Il 22 gennaio 2026, un innovativo studio condotto da Victor H.O. Otani e collaboratori della Santa Casa de São Paulo School of Medical Sciences e di Infinity Doctors in Brasile ha rivelato che l’intelligenza artificiale potrebbe giocare un ruolo cruciale nell’identificazione precoce della depressione. Pubblicato sulla rivista open access Plos Mental Health, il lavoro ha dimostrato come un modello di linguaggio di grandi dimensioni (LLM) possa analizzare le registrazioni vocali di WhatsApp per rilevare segni di disturbo depressivo maggiore con una precisione superiore al 91%.
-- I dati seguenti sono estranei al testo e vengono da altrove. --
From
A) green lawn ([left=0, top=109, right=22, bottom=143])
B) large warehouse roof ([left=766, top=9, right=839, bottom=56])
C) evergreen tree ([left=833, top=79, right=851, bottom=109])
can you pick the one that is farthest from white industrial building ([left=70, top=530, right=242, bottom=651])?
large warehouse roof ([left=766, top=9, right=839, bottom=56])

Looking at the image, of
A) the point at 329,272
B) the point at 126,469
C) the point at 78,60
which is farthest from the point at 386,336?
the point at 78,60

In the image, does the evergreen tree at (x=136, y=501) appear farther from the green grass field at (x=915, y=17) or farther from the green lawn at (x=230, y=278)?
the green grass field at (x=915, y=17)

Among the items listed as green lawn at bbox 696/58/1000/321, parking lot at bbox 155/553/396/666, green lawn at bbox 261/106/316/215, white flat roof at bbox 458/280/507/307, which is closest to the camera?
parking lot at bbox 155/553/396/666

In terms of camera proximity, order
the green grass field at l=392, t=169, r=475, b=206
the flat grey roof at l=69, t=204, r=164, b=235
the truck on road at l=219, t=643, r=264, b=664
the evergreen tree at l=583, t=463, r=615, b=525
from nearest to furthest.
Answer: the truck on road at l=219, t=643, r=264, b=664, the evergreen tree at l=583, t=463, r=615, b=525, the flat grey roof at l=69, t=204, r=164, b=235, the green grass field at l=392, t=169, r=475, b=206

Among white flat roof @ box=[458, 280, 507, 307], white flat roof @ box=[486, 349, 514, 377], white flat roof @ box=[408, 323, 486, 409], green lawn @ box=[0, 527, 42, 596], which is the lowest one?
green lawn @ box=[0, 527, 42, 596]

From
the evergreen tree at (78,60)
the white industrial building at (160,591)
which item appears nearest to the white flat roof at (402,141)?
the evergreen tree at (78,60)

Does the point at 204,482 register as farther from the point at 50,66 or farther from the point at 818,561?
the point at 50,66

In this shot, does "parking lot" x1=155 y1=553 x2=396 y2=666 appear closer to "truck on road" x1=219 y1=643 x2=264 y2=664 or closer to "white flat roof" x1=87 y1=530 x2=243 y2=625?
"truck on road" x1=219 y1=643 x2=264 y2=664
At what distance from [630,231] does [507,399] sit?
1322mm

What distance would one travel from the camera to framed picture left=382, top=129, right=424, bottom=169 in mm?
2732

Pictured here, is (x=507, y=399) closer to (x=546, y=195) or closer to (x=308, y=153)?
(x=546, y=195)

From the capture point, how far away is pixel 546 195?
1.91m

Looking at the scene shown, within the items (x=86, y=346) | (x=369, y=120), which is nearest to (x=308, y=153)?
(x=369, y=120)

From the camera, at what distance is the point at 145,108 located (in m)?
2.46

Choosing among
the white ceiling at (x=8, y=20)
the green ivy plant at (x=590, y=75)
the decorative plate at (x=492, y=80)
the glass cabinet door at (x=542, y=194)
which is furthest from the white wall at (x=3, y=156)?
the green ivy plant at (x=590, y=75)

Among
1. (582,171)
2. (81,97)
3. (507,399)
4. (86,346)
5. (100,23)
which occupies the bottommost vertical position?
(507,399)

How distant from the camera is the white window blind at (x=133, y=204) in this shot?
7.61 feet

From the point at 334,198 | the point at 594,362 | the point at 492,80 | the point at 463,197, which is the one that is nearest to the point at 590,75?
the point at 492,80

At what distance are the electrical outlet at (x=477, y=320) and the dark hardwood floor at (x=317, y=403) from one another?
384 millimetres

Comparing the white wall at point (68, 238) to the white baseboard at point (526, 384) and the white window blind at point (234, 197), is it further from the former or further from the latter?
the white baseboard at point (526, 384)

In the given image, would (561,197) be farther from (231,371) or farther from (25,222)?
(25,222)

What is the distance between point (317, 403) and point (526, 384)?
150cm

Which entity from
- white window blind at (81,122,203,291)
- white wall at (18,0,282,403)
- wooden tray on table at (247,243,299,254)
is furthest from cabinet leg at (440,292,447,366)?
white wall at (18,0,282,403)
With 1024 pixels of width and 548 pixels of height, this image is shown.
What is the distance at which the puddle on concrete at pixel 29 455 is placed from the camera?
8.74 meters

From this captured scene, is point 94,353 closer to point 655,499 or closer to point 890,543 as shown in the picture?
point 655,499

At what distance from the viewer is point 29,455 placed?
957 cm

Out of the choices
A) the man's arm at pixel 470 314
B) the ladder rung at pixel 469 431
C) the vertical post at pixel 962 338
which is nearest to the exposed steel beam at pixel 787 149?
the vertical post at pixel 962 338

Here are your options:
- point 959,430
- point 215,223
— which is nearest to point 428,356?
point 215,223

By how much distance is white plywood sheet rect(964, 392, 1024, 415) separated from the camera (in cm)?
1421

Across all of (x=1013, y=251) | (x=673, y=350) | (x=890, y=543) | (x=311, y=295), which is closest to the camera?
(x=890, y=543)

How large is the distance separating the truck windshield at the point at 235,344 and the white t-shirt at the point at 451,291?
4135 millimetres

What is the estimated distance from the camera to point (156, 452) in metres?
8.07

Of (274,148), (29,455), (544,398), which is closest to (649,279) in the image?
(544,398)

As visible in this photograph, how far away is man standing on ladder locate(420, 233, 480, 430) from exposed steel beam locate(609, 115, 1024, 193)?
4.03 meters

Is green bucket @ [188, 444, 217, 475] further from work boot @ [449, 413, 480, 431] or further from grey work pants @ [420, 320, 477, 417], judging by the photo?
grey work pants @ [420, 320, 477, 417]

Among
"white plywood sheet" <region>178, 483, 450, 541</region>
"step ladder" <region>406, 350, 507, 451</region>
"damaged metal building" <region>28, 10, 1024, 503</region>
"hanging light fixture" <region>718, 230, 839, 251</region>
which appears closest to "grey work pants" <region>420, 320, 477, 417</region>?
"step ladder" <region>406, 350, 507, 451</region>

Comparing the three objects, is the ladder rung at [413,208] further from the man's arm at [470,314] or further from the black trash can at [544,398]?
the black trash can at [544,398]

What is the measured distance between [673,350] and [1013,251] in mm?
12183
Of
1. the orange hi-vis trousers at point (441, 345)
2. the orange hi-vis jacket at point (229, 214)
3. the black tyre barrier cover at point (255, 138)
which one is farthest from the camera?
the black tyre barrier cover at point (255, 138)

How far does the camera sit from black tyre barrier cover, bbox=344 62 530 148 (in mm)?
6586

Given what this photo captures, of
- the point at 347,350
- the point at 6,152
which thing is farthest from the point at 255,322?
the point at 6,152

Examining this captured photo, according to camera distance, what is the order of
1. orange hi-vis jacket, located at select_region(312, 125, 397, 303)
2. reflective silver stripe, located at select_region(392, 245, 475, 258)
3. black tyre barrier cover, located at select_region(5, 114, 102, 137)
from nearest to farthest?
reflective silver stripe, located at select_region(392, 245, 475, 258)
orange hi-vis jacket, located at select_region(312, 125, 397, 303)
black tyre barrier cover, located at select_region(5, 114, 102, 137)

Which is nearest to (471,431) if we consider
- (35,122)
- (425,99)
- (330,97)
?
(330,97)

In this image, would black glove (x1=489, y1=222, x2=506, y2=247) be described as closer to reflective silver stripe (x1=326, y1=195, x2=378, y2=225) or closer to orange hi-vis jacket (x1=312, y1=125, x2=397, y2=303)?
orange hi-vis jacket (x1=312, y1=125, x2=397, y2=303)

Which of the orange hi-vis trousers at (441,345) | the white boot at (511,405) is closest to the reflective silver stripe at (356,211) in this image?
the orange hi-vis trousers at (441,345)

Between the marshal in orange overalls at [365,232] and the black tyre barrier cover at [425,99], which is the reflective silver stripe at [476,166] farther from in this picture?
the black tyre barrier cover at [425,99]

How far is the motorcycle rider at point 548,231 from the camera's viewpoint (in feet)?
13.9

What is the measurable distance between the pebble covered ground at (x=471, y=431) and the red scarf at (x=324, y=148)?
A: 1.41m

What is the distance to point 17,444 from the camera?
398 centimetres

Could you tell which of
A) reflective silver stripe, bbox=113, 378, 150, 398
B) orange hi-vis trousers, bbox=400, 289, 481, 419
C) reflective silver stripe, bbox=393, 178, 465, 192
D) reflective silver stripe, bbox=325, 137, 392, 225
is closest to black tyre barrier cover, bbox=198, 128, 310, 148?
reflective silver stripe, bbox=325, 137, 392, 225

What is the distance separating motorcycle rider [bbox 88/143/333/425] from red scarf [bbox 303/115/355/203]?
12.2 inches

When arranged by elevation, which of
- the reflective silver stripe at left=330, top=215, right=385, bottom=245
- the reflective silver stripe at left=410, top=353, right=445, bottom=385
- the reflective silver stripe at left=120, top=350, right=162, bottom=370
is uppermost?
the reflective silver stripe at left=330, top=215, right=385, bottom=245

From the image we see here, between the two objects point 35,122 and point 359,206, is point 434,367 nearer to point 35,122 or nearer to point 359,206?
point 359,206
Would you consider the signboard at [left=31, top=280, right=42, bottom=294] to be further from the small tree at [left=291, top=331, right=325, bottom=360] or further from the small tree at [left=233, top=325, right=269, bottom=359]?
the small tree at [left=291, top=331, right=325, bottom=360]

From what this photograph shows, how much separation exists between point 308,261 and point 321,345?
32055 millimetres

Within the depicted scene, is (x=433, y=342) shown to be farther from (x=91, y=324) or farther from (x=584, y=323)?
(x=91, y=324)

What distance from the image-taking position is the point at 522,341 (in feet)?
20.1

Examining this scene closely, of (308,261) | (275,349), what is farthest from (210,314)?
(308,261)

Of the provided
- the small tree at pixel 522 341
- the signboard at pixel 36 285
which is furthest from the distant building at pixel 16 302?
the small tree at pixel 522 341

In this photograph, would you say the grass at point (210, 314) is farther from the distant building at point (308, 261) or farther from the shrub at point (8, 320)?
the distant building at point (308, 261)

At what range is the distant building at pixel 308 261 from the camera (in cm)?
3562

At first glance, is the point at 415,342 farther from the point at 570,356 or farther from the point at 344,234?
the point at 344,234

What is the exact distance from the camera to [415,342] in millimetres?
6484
Il potere dell’analisi vocale
Lo studio ha coinvolto un campione di partecipanti di sesso femminile diagnosticati con disturbo depressivo maggiore. Gli autori hanno utilizzato brevi registrazioni audio in cui le partecipanti descrivevano la loro settimana, analizzando il contenuto per identificare eventuali indicatori di depressione. Attraverso questa metodologia, il sistema di intelligenza artificiale ha raggiunto risultati significativi, evidenziando come l’analisi vocale possa servire come strumento di screening efficace.
Il disturbo depressivo maggiore colpisce oltre 280 milioni di persone in tutto il mondo. La diagnosi precoce è fondamentale per garantire un trattamento tempestivo, e i risultati di questo studio suggeriscono che l’uso di tecnologie moderne come l’intelligenza artificiale può migliorare notevolmente le possibilità di identificazione precoce. Gli autori hanno sottolineato l’importanza di sviluppare modelli di apprendimento automatico capaci di distinguere tra individui con e senza diagnosi di depressione, utilizzando i dati vocali raccolti tramite WhatsApp.
Dettagli dello studio
Per la realizzazione della ricerca, gli autori hanno impiegato due set di dati distinti: uno per addestrare il modello e uno per testarne l’efficacia. Il primo set comprendeva 86 partecipanti, di cui 37 donne e 8 uomini con diagnosi clinica di disturbo depressivo maggiore e 41 volontari senza diagnosi di depressione. Il secondo set, utilizzato per il test, includeva 74 partecipanti, di cui 33 pazienti e 41 controlli.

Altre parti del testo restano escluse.